*Passage:*
§ §

In scalar integer the Athlon is probably about 10-20% better than a Pentium3 at only twice the size. The Athlon and the G3 are probably the same performance in integer (within a few percentage at the same clock rate) -- with the Athlon well over 3 times the size. Do you think one Athlon can compete with 3 x G3 (or 2 x G4) in the real world (which would have the same number of transistors)? Part of the reason for this lack of a significant advantage of the Athlon (despite huge investment) is because of the baggage of CISC that the Athlon carries around -- but most of the reason is just that a lot of this stuff done to improve speed doesn't matter much (at least not relative to the costs).

§ §

Spatial relation data:
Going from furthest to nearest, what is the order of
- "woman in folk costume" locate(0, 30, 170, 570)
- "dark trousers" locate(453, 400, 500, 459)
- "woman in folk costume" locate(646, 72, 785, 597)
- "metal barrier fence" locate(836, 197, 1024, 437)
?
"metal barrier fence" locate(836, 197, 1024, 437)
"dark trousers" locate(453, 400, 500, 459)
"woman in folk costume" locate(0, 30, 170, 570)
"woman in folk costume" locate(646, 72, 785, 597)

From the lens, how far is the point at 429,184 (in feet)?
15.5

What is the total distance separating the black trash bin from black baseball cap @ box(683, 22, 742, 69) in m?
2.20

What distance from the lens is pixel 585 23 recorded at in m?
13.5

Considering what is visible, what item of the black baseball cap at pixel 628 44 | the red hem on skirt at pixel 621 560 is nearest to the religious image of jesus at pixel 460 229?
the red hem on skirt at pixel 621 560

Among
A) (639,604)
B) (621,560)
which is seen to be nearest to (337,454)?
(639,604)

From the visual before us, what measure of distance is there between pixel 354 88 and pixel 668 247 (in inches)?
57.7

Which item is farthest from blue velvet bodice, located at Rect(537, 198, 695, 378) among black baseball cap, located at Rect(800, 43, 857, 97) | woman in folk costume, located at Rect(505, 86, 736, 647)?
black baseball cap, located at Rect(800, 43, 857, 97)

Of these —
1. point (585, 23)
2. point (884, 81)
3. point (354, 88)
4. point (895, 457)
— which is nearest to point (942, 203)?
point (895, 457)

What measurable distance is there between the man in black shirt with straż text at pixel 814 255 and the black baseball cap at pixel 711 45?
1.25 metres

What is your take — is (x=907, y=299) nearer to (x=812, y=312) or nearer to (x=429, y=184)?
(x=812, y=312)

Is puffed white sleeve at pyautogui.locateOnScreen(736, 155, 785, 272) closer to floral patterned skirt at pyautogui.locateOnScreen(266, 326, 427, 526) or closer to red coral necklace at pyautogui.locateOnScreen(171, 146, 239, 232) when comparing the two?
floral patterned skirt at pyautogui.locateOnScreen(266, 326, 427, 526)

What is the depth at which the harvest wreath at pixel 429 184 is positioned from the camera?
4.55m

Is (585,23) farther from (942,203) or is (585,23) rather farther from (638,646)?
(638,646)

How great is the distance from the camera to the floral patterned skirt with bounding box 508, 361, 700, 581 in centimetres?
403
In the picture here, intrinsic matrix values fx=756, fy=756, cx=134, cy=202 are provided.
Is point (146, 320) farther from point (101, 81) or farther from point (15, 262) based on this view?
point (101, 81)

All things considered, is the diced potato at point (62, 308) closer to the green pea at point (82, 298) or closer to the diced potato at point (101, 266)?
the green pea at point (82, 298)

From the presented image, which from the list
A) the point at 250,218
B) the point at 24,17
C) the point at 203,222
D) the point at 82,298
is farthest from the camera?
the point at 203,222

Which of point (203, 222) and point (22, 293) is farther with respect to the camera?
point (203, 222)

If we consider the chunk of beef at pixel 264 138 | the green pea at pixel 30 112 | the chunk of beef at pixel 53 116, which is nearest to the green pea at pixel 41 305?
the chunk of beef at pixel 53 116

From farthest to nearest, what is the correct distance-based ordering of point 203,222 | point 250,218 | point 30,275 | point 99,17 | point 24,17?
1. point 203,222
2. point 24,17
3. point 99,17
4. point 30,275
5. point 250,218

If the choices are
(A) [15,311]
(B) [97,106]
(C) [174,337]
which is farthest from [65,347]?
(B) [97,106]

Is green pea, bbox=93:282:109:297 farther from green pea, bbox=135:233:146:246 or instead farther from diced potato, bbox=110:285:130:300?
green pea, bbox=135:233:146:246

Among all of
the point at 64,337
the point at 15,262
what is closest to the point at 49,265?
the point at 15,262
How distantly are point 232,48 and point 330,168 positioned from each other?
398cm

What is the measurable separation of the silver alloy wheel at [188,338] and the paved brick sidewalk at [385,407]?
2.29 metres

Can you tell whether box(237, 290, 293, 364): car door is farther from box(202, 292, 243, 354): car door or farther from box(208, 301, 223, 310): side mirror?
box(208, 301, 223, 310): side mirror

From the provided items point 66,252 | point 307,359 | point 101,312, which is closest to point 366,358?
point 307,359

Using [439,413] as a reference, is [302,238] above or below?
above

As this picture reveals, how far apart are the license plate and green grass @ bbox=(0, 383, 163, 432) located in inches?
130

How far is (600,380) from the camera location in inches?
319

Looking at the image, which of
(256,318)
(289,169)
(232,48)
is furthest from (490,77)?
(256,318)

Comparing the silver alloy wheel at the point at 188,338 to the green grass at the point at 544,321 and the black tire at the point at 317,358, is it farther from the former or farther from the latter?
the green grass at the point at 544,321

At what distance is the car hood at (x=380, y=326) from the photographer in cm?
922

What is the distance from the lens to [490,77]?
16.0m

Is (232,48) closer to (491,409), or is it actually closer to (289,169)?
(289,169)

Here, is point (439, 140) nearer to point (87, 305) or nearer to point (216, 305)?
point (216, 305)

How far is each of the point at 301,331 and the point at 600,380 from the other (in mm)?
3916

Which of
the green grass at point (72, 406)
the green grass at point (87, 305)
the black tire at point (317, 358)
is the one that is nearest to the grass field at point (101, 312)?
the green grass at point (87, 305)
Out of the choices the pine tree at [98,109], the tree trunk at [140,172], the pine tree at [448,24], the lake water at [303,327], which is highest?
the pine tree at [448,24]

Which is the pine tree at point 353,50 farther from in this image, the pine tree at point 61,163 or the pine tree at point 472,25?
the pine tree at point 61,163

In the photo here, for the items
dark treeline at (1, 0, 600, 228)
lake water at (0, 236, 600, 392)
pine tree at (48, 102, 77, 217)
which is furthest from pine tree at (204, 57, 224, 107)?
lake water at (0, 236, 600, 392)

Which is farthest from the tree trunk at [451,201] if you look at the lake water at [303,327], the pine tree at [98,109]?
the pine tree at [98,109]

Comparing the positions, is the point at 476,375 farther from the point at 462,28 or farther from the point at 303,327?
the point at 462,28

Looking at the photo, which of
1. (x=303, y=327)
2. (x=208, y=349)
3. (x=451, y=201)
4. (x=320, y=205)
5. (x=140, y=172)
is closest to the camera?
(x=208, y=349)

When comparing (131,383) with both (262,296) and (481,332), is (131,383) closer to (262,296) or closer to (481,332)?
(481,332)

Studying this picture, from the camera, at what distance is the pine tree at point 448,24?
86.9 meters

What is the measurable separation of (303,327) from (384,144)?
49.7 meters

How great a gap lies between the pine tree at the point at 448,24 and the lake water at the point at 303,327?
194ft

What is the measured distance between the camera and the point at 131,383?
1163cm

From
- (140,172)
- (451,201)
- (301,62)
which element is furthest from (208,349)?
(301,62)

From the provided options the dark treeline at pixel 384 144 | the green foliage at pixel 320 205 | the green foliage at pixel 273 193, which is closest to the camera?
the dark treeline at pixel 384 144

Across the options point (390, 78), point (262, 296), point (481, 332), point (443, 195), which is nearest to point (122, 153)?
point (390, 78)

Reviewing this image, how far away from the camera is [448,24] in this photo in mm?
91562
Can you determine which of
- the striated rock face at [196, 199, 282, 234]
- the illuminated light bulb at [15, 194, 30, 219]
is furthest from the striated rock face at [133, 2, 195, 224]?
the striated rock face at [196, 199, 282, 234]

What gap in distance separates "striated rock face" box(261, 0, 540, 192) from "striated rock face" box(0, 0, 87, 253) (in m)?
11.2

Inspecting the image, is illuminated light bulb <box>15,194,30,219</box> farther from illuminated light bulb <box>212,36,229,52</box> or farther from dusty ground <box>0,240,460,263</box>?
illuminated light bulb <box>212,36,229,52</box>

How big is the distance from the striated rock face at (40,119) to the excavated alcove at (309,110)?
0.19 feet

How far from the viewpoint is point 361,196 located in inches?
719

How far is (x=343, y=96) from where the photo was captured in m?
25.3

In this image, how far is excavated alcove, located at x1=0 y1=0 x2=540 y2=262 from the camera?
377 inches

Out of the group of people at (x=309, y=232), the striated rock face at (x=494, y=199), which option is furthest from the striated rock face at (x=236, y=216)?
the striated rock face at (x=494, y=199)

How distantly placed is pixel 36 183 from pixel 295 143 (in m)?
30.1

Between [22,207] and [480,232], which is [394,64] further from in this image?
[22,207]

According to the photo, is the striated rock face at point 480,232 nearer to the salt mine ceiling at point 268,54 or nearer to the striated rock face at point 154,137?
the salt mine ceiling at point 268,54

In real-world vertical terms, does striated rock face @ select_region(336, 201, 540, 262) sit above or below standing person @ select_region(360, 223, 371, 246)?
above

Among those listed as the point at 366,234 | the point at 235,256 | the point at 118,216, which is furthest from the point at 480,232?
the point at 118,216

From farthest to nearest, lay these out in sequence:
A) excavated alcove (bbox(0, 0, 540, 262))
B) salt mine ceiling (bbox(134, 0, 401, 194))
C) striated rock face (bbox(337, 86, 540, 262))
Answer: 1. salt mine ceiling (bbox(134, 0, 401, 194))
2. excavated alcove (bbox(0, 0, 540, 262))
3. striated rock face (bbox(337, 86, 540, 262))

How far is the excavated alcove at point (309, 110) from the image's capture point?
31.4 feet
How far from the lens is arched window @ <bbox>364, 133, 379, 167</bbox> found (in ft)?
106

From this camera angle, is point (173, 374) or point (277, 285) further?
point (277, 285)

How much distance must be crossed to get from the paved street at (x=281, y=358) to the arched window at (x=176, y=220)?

§ §

*Required tasks:*
a: From the passage on processor performance, write out the text from "In scalar integer" up to and including "to the costs).", swapping every "Athlon" for "AMD chip".
b: In the passage on processor performance, how much better than a Pentium3 is the Athlon in scalar integer?

*Responses:*
a:
In scalar integer the AMD chip is probably about 10-20% better than a Pentium3 at only twice the size. The AMD chip and the G3 are probably the same performance in integer (within a few percentage at the same clock rate) -- with the AMD chip well over 3 times the size. Do you think one AMD chip can compete with 3 x G3 (or 2 x G4) in the real world (which would have the same number of transistors)? Part of the reason for this lack of a significant advantage of the AMD chip (despite huge investment) is because of the baggage of CISC that the AMD chip carries around -- but most of the reason is just that a lot of this stuff done to improve speed doesn't matter much (at least not relative to the costs).

b: Probably about 10-20% better.